Deputy Leader of the National Party
- In office 30 May 2022 – 12 May 2025
- Leader: David Littleproud
- Preceded by: David Littleproud
- Succeeded by: Kevin Hogan

Deputy Leader of the National Party in the Senate
- In office 27 September 2022 – 30 June 2025
- Leader: David Littleproud
- Preceded by: Matt Canavan
- Succeeded by: Susan McDonald

Senator for New South Wales
- In office 1 July 2019 – 30 June 2025
- Preceded by: John Williams
- Succeeded by: Warwick Stacey

Personal details
- Born: 5 February 1972 (age 54) Sydney, New South Wales, Australia
- Citizenship: Australian; British (1972–2018);
- Party: National (since 1998)
- Occupation: Businesswoman; Politician;

= Perin Davey =

Australian politician

Perin McGregor Davey (born 5 February 1972) is an Australian politician. She was a Senator for New South Wales from 2019 to 2025, representing the National Party. She served as the party's deputy leader from 2022 to 2025.

==Early career==
Davey was born in Sydney on 5 February 1972. Her father Paul Davey was an ABC journalist who worked in the Canberra Press Gallery and later served as federal director of the National Party. He was born in England and she held British citizenship by descent until renouncing it in 2018 to stand for parliament.

Davey grew up in Canberra, attending Curtin Primary School and Alfred Deakin High School. After leaving school, she spent three years as a cadet journalist for the Mudgee Guardian.
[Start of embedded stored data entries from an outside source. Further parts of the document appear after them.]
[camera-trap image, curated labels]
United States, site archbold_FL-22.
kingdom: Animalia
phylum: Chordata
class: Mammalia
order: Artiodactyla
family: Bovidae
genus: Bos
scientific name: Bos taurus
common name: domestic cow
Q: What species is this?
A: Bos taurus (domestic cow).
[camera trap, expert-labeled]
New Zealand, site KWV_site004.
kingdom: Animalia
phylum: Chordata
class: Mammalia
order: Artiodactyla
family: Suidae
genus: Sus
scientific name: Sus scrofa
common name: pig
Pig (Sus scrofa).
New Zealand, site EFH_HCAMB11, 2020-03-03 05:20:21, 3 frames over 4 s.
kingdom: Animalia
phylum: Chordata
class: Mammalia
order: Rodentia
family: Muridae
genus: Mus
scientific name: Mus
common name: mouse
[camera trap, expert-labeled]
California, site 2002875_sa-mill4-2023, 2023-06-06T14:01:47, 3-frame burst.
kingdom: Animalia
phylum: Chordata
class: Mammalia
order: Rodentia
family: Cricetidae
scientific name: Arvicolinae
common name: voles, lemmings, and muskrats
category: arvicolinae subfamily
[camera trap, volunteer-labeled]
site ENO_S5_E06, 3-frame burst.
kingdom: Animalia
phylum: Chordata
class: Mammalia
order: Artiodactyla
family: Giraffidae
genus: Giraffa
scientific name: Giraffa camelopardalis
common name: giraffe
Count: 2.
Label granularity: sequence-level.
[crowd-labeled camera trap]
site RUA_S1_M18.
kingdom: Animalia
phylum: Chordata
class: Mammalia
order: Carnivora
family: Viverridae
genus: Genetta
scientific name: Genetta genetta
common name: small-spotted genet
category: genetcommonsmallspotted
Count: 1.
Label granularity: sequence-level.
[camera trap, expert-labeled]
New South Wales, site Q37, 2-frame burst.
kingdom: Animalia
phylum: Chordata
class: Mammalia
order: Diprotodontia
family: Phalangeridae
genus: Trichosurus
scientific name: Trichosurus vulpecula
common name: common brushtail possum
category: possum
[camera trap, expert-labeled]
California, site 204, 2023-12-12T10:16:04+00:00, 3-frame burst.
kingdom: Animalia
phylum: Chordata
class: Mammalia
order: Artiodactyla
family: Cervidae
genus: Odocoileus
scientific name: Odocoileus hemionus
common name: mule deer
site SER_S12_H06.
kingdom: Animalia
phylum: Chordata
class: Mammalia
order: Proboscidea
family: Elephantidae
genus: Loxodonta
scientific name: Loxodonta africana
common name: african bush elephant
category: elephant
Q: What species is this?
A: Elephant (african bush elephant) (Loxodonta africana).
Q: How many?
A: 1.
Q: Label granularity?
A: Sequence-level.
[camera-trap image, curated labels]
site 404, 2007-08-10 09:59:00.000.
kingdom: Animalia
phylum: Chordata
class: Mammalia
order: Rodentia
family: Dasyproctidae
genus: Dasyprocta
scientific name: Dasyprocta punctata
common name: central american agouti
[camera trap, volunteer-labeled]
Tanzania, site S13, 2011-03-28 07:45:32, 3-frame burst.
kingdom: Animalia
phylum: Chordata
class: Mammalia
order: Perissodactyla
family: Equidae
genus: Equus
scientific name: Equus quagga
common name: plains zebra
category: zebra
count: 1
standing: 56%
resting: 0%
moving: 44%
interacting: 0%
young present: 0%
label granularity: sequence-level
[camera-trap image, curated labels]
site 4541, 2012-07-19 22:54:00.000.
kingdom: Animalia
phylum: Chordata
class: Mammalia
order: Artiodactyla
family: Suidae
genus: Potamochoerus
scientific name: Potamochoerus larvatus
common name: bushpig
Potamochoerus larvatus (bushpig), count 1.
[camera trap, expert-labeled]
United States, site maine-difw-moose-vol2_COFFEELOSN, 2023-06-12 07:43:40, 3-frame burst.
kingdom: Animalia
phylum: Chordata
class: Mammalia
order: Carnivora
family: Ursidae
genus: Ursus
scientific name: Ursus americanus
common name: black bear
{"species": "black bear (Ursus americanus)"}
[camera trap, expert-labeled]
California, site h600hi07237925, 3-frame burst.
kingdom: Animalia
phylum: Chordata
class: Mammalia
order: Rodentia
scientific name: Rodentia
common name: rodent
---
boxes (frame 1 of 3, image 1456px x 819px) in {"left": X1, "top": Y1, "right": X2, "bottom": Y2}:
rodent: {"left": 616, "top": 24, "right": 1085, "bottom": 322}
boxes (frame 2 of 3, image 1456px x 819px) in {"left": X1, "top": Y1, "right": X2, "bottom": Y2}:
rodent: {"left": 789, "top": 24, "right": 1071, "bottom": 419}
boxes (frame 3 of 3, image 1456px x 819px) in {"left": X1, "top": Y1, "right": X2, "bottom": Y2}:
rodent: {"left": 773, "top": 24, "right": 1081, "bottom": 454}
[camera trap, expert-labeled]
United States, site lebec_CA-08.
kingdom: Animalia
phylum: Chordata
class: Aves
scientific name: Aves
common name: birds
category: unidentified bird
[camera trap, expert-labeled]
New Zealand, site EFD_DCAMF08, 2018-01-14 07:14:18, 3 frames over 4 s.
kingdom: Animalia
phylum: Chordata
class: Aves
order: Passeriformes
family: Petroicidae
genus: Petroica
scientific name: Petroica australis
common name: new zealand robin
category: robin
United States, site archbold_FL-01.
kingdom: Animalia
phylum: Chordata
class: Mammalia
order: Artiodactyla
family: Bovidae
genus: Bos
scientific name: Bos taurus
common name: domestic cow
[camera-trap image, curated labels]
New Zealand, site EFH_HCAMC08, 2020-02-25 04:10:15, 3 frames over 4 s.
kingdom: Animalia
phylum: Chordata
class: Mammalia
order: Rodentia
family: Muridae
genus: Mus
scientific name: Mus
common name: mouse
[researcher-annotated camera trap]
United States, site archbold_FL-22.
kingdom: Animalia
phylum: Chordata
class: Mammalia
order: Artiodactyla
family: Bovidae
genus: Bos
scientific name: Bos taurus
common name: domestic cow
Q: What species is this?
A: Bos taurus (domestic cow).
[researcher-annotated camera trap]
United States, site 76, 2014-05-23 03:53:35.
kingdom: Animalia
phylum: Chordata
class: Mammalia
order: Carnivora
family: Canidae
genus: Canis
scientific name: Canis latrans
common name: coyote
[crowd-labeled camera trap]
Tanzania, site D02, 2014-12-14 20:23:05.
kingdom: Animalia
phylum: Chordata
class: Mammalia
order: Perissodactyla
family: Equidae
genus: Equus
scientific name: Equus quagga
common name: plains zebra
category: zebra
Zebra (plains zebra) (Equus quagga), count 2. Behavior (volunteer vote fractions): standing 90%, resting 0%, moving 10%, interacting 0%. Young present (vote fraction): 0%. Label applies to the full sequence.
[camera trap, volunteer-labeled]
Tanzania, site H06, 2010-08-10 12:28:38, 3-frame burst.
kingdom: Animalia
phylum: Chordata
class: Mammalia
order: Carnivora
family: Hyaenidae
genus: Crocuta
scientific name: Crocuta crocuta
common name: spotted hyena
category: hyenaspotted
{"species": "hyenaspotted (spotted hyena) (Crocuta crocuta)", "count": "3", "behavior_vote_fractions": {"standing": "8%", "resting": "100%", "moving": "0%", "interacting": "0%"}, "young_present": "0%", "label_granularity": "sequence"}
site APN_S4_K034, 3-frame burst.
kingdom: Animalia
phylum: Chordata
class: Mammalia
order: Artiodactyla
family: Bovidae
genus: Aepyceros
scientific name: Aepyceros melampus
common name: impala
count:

During the 1990s, she worked as an extra via a casting agency, making television appearances on Home & Away, E Street, and Water Rats, and appearing in the films Heavenly Creatures and Two Hands. She was also a safari cook in Botswana for three years. Davey later worked as a consultant for public relations firm Gavin Anderson & Co. (2000–2005), as a farm administrator for the Australian Agricultural Company (2005–2010), and as water policy adviser and corporate affairs manager for Murray Irrigation Limited (2010–2017). She also had two periods of service as a reservist with the Royal Australian Army Ordnance Corps (1990–1993, 1998–2005).

Davey served on the board of the New South Wales Irrigators' Council from 2014 to 2016 and in 2017 was nominated to the board of the Murray-Darling Basin Authority by federal agriculture and water minister Barnaby Joyce. Her nomination was opposed by South Australian water minister Ian Hunter on the grounds that she was not independent. She eventually asked Joyce to withdraw her nomination, after it was reported that a New South Wales government official had been recorded offering her government data to "help irrigators exploit the Murray-Darling Basin Plan".

==Politics==
Davey joined the Nationals in 1998 and worked as a media adviser to Senator Ron Boswell in 2000. Before entering parliament, she held various offices in the New South Wales branch, including vice-chairman of the women's council, central council member, and chairman of the Deniliquin branch.

Davey was elected to the Senate at the 2019 federal election, in third place on the Coalition's ticket in New South Wales. Her term began on 1 July 2019. She was subsequently elected as the Nationals' Senate whip.

In a leadership spill following the 2022 federal election, Davey was elected deputy leader of the Nationals in place of David Littleproud, who had been elected to succeed Barnaby Joyce as leader.

In February 2024, Davey attracted criticism for speaking in a slurred manner during a Senate estimates committee meeting after having attended a National Party drinks event. However, Davey later explained that her speaking difficulties were the result of a medical problem.

At the 2025 federal election, Davey was again third on the Coalition Senate ticket, but failed to retain her seat. She was succeeded as deputy leader by New South Wales MP Kevin Hogan.

==Personal life==
Davey lives with her husband John Dickie and two daughters on a property in Conargo, New South Wales, just outside Deniliquin. As of 2019 she also owned an investment property in Canberra.